(Data entries)

● ● ● ● ●

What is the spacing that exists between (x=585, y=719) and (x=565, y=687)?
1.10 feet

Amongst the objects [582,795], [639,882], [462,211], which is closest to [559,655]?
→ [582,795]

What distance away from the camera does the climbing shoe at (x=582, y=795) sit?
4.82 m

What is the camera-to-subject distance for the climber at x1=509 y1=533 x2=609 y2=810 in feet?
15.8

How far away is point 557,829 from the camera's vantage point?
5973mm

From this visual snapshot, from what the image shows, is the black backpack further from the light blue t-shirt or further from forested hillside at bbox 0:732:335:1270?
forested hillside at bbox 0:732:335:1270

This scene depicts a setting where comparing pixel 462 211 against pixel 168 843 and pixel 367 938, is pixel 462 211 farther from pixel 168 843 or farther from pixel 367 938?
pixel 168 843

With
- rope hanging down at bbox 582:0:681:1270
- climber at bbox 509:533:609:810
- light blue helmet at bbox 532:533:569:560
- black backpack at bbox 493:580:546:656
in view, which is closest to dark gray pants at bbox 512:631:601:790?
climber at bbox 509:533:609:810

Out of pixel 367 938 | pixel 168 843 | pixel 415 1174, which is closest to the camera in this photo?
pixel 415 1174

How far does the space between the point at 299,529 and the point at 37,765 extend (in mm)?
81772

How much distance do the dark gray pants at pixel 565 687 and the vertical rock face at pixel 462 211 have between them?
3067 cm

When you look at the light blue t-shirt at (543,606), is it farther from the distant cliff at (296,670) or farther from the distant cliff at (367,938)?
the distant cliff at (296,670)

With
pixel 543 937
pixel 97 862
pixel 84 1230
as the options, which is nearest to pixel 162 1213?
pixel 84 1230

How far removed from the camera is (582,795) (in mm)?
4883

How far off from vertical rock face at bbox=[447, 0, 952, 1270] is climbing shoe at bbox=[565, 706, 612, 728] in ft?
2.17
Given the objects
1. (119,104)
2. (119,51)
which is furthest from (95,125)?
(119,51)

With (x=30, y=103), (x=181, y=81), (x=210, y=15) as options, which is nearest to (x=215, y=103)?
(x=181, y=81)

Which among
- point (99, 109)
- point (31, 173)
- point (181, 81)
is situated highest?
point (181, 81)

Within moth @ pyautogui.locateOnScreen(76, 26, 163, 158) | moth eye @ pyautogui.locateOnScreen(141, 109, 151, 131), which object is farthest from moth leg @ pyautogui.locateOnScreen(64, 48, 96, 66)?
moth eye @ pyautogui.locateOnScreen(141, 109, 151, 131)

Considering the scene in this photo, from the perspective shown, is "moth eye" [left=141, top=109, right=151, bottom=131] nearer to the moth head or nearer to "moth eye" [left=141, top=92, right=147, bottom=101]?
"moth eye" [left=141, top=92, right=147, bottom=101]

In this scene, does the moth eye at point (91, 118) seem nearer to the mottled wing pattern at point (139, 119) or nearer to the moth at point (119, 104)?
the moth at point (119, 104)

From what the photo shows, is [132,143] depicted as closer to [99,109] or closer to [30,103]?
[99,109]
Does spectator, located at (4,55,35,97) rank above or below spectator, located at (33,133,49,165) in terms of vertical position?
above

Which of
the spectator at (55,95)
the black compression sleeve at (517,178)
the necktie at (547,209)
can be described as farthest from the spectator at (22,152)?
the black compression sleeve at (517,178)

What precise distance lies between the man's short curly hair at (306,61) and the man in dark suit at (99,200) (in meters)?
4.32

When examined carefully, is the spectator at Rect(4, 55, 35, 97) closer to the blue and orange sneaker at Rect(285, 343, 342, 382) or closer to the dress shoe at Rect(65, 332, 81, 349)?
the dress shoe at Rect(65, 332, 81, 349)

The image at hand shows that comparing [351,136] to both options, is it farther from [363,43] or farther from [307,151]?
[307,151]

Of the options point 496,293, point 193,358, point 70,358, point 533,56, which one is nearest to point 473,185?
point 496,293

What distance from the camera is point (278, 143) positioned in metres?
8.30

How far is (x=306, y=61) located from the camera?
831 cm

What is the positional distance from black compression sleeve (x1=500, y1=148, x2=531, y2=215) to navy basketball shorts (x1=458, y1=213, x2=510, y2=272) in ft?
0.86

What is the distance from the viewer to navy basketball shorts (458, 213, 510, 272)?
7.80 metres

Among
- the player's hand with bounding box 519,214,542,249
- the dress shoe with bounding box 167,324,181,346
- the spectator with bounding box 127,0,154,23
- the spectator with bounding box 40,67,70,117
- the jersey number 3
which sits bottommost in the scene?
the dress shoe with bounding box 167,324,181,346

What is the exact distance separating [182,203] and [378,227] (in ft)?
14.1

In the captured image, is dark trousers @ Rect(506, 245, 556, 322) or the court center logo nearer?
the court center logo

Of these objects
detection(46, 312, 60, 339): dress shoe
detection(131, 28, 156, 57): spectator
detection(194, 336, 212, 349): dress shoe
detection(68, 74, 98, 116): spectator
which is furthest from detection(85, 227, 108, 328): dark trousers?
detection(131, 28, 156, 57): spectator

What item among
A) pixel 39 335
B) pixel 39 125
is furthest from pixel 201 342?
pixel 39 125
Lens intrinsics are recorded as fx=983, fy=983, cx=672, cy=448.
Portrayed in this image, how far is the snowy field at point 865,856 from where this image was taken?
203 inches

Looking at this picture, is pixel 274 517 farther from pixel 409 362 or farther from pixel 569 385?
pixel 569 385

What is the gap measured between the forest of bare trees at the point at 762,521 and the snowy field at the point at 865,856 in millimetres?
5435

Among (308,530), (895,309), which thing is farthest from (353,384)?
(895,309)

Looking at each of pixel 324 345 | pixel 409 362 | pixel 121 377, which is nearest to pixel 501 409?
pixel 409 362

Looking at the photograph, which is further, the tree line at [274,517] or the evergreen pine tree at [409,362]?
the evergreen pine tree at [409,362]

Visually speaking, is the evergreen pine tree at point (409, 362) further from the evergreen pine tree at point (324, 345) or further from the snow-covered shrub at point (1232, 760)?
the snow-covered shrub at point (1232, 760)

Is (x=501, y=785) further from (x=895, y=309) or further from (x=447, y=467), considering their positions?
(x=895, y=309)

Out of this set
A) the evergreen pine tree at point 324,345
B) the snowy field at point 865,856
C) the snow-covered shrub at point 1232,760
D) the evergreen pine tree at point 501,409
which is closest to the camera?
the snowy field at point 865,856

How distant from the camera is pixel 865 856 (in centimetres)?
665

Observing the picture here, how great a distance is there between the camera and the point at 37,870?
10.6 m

● ● ● ● ●

**Short problem**
Rewrite the listing above with every instance of "dark gray pants" changed to "charcoal trousers", keeping everything else the same.

**Task result**
What is the spacing that exists between (x=585, y=719) and (x=565, y=687)?
1.10 feet

Amongst the objects [582,795], [639,882], [462,211], which is closest to [559,655]?
→ [582,795]

What distance away from the camera does the climbing shoe at (x=582, y=795) sit?
4.82 m

What is the camera-to-subject distance for the climber at x1=509 y1=533 x2=609 y2=810 in feet?
15.8

How far away is point 557,829 from the camera's vantage point?
5973mm

From this visual snapshot, from what the image shows, is the black backpack further from the light blue t-shirt or further from forested hillside at bbox 0:732:335:1270?
forested hillside at bbox 0:732:335:1270

This scene depicts a setting where comparing pixel 462 211 against pixel 168 843 and pixel 367 938, is pixel 462 211 farther from pixel 168 843 or farther from pixel 367 938?
pixel 168 843

With
- rope hanging down at bbox 582:0:681:1270
- climber at bbox 509:533:609:810
- light blue helmet at bbox 532:533:569:560
- black backpack at bbox 493:580:546:656
in view, which is closest to charcoal trousers at bbox 512:631:601:790?
climber at bbox 509:533:609:810

Out of pixel 367 938 | pixel 168 843 | pixel 415 1174, which is closest to the camera in this photo?
pixel 415 1174

How far does the space between the point at 299,529 and the point at 37,765 extend (in mm)?
81772

How much distance do the charcoal trousers at pixel 565 687 and the vertical rock face at pixel 462 211 have between them?
3067 cm

When you look at the light blue t-shirt at (543,606), is it farther from the distant cliff at (296,670) or farther from the distant cliff at (367,938)?
the distant cliff at (296,670)

With
pixel 543 937
pixel 97 862
pixel 84 1230
as the options, which is nearest to pixel 162 1213?
pixel 84 1230

How far removed from the camera is (582,795) (in mm)?
4883

How far off from vertical rock face at bbox=[447, 0, 952, 1270] is climbing shoe at bbox=[565, 706, 612, 728] in ft?
2.17
Given the objects
1. (119,104)
2. (119,51)
which is furthest from (95,125)?
(119,51)

With (x=30, y=103), (x=181, y=81), (x=210, y=15) as options, which is nearest to (x=215, y=103)?
(x=181, y=81)

Which among
- point (99, 109)
- point (31, 173)
- point (181, 81)
is situated highest?
point (181, 81)

Within moth @ pyautogui.locateOnScreen(76, 26, 163, 158) | moth eye @ pyautogui.locateOnScreen(141, 109, 151, 131), which object is farthest from moth leg @ pyautogui.locateOnScreen(64, 48, 96, 66)?
moth eye @ pyautogui.locateOnScreen(141, 109, 151, 131)

Considering the scene in this photo, from the perspective shown, is "moth eye" [left=141, top=109, right=151, bottom=131] nearer to the moth head or nearer to "moth eye" [left=141, top=92, right=147, bottom=101]?
"moth eye" [left=141, top=92, right=147, bottom=101]

In this scene, does the moth eye at point (91, 118) seem nearer to the mottled wing pattern at point (139, 119) or nearer to the moth at point (119, 104)?
the moth at point (119, 104)

From what the photo shows, is [132,143] depicted as closer to [99,109] or closer to [30,103]?
[99,109]
Does spectator, located at (4,55,35,97) rank above or below spectator, located at (33,133,49,165) in terms of vertical position?
above

Which of
the spectator at (55,95)
the black compression sleeve at (517,178)
the necktie at (547,209)
can be described as farthest from the spectator at (22,152)?
the black compression sleeve at (517,178)

What precise distance lies between the man's short curly hair at (306,61) and the man in dark suit at (99,200) (in meters)?
4.32

When examined carefully, is the spectator at Rect(4, 55, 35, 97) closer to the blue and orange sneaker at Rect(285, 343, 342, 382) or closer to the dress shoe at Rect(65, 332, 81, 349)?
the dress shoe at Rect(65, 332, 81, 349)

The image at hand shows that comparing [351,136] to both options, is it farther from [363,43] or farther from [307,151]?
[307,151]

Of the options point 496,293, point 193,358, point 70,358, point 533,56, which one is nearest to point 473,185?
point 496,293

What distance from the camera is point (278, 143) positioned in metres?
8.30

How far is (x=306, y=61) located from the camera?
831 cm

What is the positional distance from black compression sleeve (x1=500, y1=148, x2=531, y2=215) to navy basketball shorts (x1=458, y1=213, x2=510, y2=272) in ft?
0.86

What is the distance from the viewer to navy basketball shorts (458, 213, 510, 272)?
7.80 metres

Among
- the player's hand with bounding box 519,214,542,249
- the dress shoe with bounding box 167,324,181,346
- the spectator with bounding box 127,0,154,23
- the spectator with bounding box 40,67,70,117
- the jersey number 3
which sits bottommost in the scene?
the dress shoe with bounding box 167,324,181,346

What is the exact distance separating [182,203] and [378,227] (in ft)?
14.1

In the captured image, is dark trousers @ Rect(506, 245, 556, 322) or the court center logo nearer?
the court center logo

Of these objects
detection(46, 312, 60, 339): dress shoe
detection(131, 28, 156, 57): spectator
detection(194, 336, 212, 349): dress shoe
detection(68, 74, 98, 116): spectator
which is furthest from detection(85, 227, 108, 328): dark trousers?
detection(131, 28, 156, 57): spectator

What item among
A) pixel 39 335
B) pixel 39 125
is furthest from pixel 201 342?
pixel 39 125
Lens intrinsics are recorded as fx=983, fy=983, cx=672, cy=448.
Portrayed in this image, how far is the snowy field at point 865,856 from where this image was taken?
203 inches

Looking at this picture, is pixel 274 517 farther from pixel 409 362 or farther from pixel 569 385?
pixel 569 385

What is the gap measured between the forest of bare trees at the point at 762,521 and the snowy field at the point at 865,856 in millimetres?
5435

Among (308,530), (895,309), which thing is farthest from (353,384)?
(895,309)

Looking at each of pixel 324 345 | pixel 409 362 | pixel 121 377, which is nearest to pixel 501 409?
pixel 409 362

Looking at the photograph, which is further, the tree line at [274,517] or the evergreen pine tree at [409,362]?
the evergreen pine tree at [409,362]

Visually speaking, is the evergreen pine tree at point (409, 362) further from the evergreen pine tree at point (324, 345) or further from the snow-covered shrub at point (1232, 760)?
the snow-covered shrub at point (1232, 760)

Is (x=501, y=785) further from (x=895, y=309) or further from (x=447, y=467), considering their positions?
(x=895, y=309)

Out of this set
A) the evergreen pine tree at point 324,345
B) the snowy field at point 865,856
C) the snow-covered shrub at point 1232,760
D) the evergreen pine tree at point 501,409
which is closest to the camera?
the snowy field at point 865,856

How distant from the camera is pixel 865 856 (in centimetres)?
665

Observing the picture here, how great a distance is there between the camera and the point at 37,870?
10.6 m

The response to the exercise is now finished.